それらの兵を、一連隊約350人から成る6つの連隊に分け、各連隊の長をトゥパク・アマルの最も信頼できる側近たち、参謀オルティゴーサ、従弟ディエゴ、腹心ビルカパサ、義兄弟フランシスコ、相談役ベルムデス、そして、甥のアンドレスがつとめる。


なお、トゥパク・アマルは、それらの連隊全体を統率する総指揮官の立場にある。


マルセラの説明を聞きながら、コイユールは息を呑んだ。
アンドレスも連隊長をつとめると聞いて、はからずも彼女の鼓動は速まる。



ひとしきり説明した後、「私は、叔父様を手助けしなきゃなんないから、当然、叔父様の連隊に入っているの」と、マルセラはコイユールの顔を覗き込んだ。

マルセラが、叔父であるビルカパサの連隊に入っているのは自然なことだろう。
コイユールは、納得して頷いた。


それから、マルセラは不意に、「あんたも、私と一緒に叔父様の連隊に入るのは、どう?」と、馬上から身を乗り出す。

コイユールは、瞬間、言葉に詰まった。


「はじめは、それぞれの連隊は一緒に行動すると思うけど、そのうち戦線が広がれば、分遣隊として、各連隊は別行動になると思うの。
そんな時、あんたが傍にいてくれたら、私も心強いから」

マルセラは思いのほか真剣な眼差しで、コイユールを見つめている。



マルセラは気丈で男勝りのくせに、実は、とても寂しがり屋で繊細な一面をもっていることを、コイユールは長い付き合いの中で知っていた。
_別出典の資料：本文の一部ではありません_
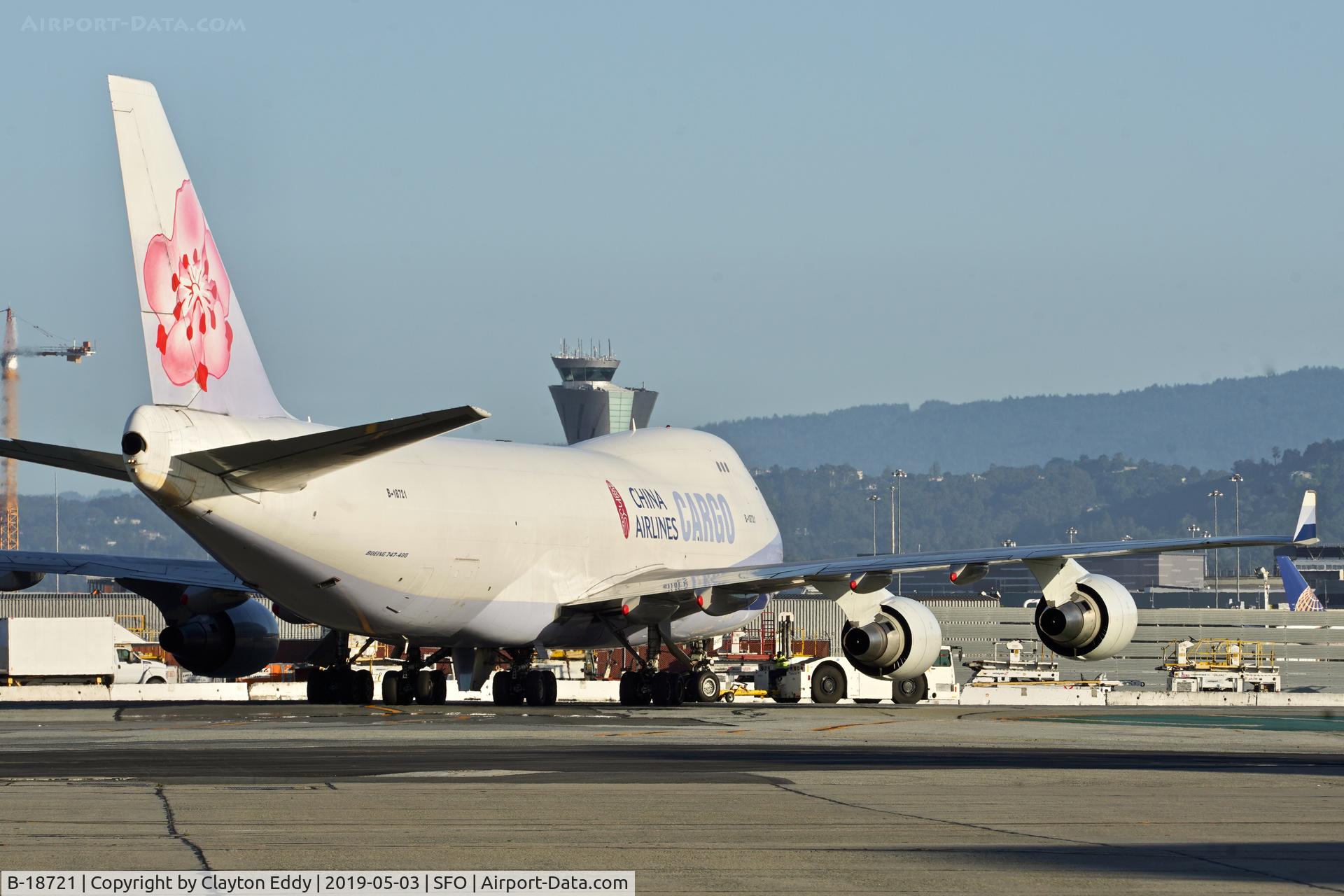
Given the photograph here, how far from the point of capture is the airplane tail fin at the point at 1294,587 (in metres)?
113

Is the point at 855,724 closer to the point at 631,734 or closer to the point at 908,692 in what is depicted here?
the point at 631,734

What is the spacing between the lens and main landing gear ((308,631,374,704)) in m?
35.9

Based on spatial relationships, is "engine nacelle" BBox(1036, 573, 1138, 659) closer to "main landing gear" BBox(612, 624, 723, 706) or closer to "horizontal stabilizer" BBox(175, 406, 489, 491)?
"main landing gear" BBox(612, 624, 723, 706)

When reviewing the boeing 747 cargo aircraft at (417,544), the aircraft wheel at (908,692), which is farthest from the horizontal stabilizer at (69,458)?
the aircraft wheel at (908,692)

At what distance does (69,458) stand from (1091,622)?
1838cm

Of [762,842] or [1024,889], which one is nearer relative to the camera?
[1024,889]

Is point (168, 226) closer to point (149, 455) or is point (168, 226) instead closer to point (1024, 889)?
point (149, 455)

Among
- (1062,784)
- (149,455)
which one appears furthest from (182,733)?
(1062,784)

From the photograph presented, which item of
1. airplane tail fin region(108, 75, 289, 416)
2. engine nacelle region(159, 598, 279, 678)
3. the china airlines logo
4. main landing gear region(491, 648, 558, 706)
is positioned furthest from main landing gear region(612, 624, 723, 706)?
airplane tail fin region(108, 75, 289, 416)

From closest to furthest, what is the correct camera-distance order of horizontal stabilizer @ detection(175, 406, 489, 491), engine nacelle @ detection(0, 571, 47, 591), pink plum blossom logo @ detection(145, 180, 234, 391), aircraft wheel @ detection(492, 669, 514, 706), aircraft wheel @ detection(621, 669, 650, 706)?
horizontal stabilizer @ detection(175, 406, 489, 491) < pink plum blossom logo @ detection(145, 180, 234, 391) < engine nacelle @ detection(0, 571, 47, 591) < aircraft wheel @ detection(492, 669, 514, 706) < aircraft wheel @ detection(621, 669, 650, 706)

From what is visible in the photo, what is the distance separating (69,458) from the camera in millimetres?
26109

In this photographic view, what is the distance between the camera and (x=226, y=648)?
36188 millimetres

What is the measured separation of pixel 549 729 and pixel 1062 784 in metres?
10.5

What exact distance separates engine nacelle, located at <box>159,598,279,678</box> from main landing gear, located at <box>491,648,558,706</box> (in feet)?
15.2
本当は少しでもアンドレスの近くにいたい…と、思ったけれど、目前のマルセラの顔を見ていると、コイユールにそれは言えなかった。
それに、実際、少しでもマルセラの力になれるのならば、それは嬉しいことだった。


コイユールは頷いて、マルセラの手配によって、ビルカパサの連隊に編入された。

他に知り合いも無いらしいジェロニモも、コイユールと一緒にビルカパサの連隊に入ることにした。